» **Texte de l'exercice**

....

L’obéissance et le jugement.
Le précepte est reçu par l’intelligence.
L’obéissance exige le jugement.
Obéir, c’est régler humainement et librement sa conduite d’après le "commandement" du détenteur de l’autorité.
Une activité libre est guidée par l’intelligence : celui qui obéit doit faire sienne l’idée du détenteur de l’autorité avec sa volonté, intelligence, ses capacités. La difficulté c’est qu’il est difficile de juger de tout selon sa volonté. D’abord, nul n’en a le droit : il y a une morale de l’intelligence. Aussi le jugement dépend en premier lieu d’une chose sur laquelle le détenteur de l’autorité n’a pas de prise :
la lumière objective de la vérité. Et il est clair que le détenteur de l’autorité ne fait pas la vérité...
Pour exprimer les choses autrement, le détenteur de l'autorité ne peut pas faire dire à quelqu’un qu’une chose est blanche, s’il pense qu’elle est noire. Il ne peut pas non plus faire dire à quelqu'un qu'une chose est autorisée si elle est interdite.
Il y a des jugements par lesquels je peux me prononçer sur ce qui est, tel que je le constate. Ou encore des jugements par lesquels je ne fais que décrire ce qui est conforme à la nature des choses. Saint Thomas appelle ce genre de jugements des
jugements spéculatifs.
Mais je peux aussi faire porter mon jugement sur des objets de connaissance pratique ou sur des règles d’action. Ce sont aussi des jugements spéculatifs : leur vérité propre se prend de la conformité à ce qui est. D’ailleurs, ce n’est pas l’intelligence qui mesure, c’est l’objet.
Il y a d’autres jugements, par lesquels je ne peux pas me prononcer sur la vérité des choses. Le rôle de ces jugements est de permettre de réalisation quelque chose, mais seulement pour conformer cette chose à mon jugement et non pas l’inverse. Ces jugements fondent l’action, pour qu’elle devienne vraie par adéquation à son idée directrice.

....

» **Données enregistrées**
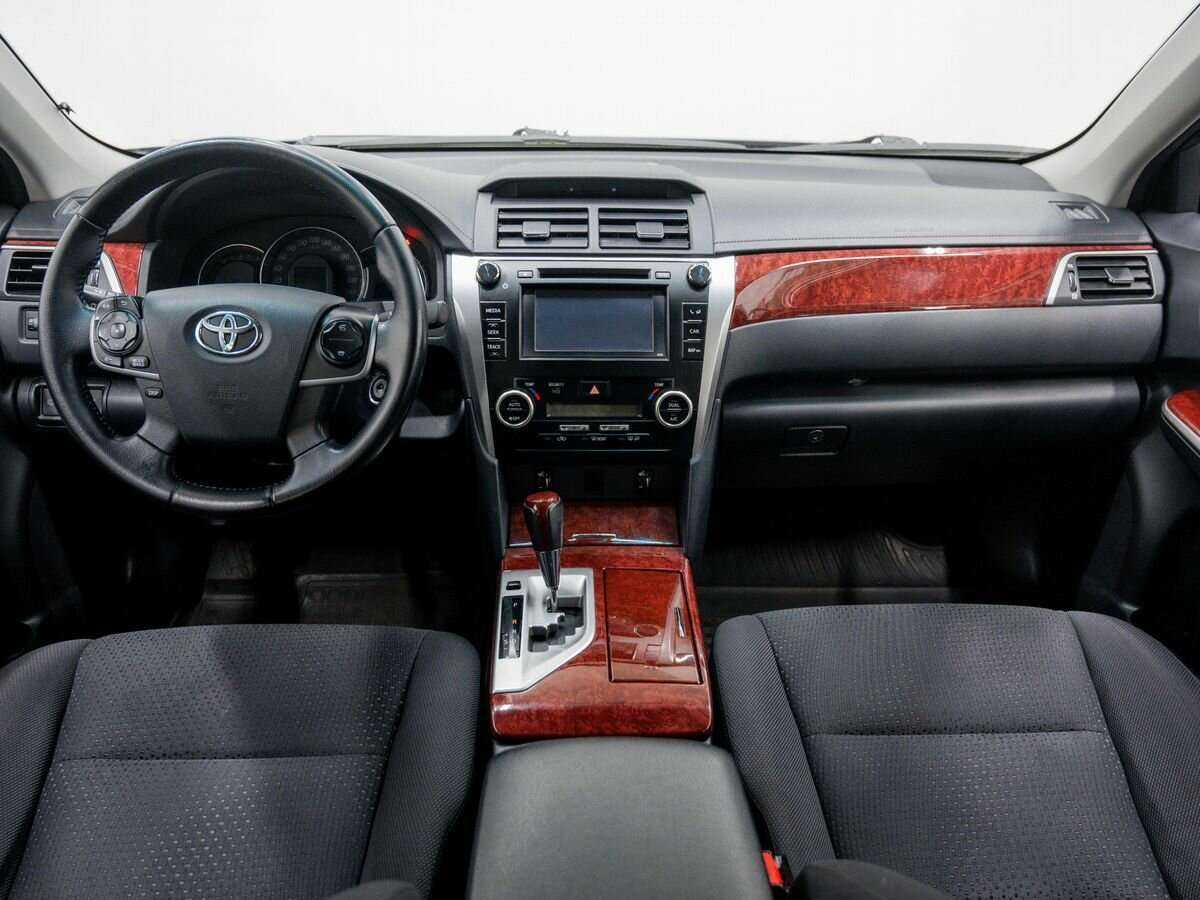 Купить Toyota Camry с пробегом. Фото: #13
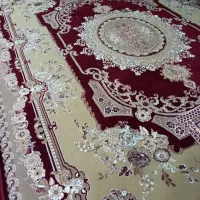 ۴عدد فرش  قرمز یکی کمی بابقیه فرق دارد
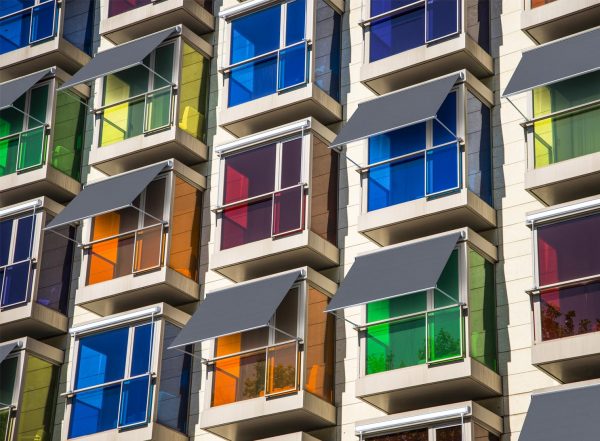 Aplicación con otra lona y acabado - Toldos de punto recto para ventanas y fachadas soleadas. en Alicante | Toldos Corona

....

» **Vos consignes**
Écrivez la suite du texte sur l'obéissance et le jugement, en partant de sa dernière phrase.

» **Réponse**
Sur le jugement, on peut lire, dans la Prima Secundae, la question 57, article 5, solution 3:
Le vrai de l’intellect pratique se prend autrement que celui de l’intellect spéculatif, dit l’Éthique. Le vrai de l’intellect spéculatif dépend de la conformité de l’intelligence avec la réalité. Et comme cette conformité ne peut avoir lieu d’une manière infaillible dans les choses contingentes, mais seulement dans les choses nécessaires, il s’ensuit qu’un habitus spéculatif n’est jamais une vertu intellectuelle en matière contingente, elle ne l’est qu’en matière nécessaire. – Mais le vrai de l’intellect pratique dépend de la conformité avec l’appétit rectifié. Et c’est là une conformité qui n’a pas de place dans les choses nécessaires, puisqu’elles ne sont pas le fait de la volonté humaine. Cette conformité n’a lieu que dans les choses contingentes qui peuvent être faites par nous, soit qu’il s’agisse de la conduite à tenir nous-mêmes, soit qu’il s’agisse d’objets extérieurs à fabriquer. Et voilà comment il n’y a de vertu de l’intellect pratique qu’en matière contingente ; en matière de fabrication, c’est l’art ; en matière de conduite, la prudence. »
Ici, le jugement n’est pas mesuré par l’action, c’est lui qui la mesure. C’est lui qui régit l’exercice de ma liberté : je vais faire ceci plutôt que cela, et je vais le faire de cette façon plutôt qu’autrement. Aussi, il dépend bien de moi de poser un jugement définitif plutôt qu’un autre pour en faire l’idée directrice de mon action. C’est ce que saint Thomas appelle un
jugement pratique.
Cette distinction entre jugement spéculatif et jugement pratique permet de situer exactement la manière dont on doit obéir au "précepte" ou "commandement". Par définition, le "précepte" me prescrit un acte à faire, une conduite à tenir. En conséquence, le "précepte" ne peut pas porter sur ce qui ne dépend pas de moi. C'est une règle à suivre dans l’usage de ma liberté: il ne m’atteint directement qu’au niveau du jugement pratique.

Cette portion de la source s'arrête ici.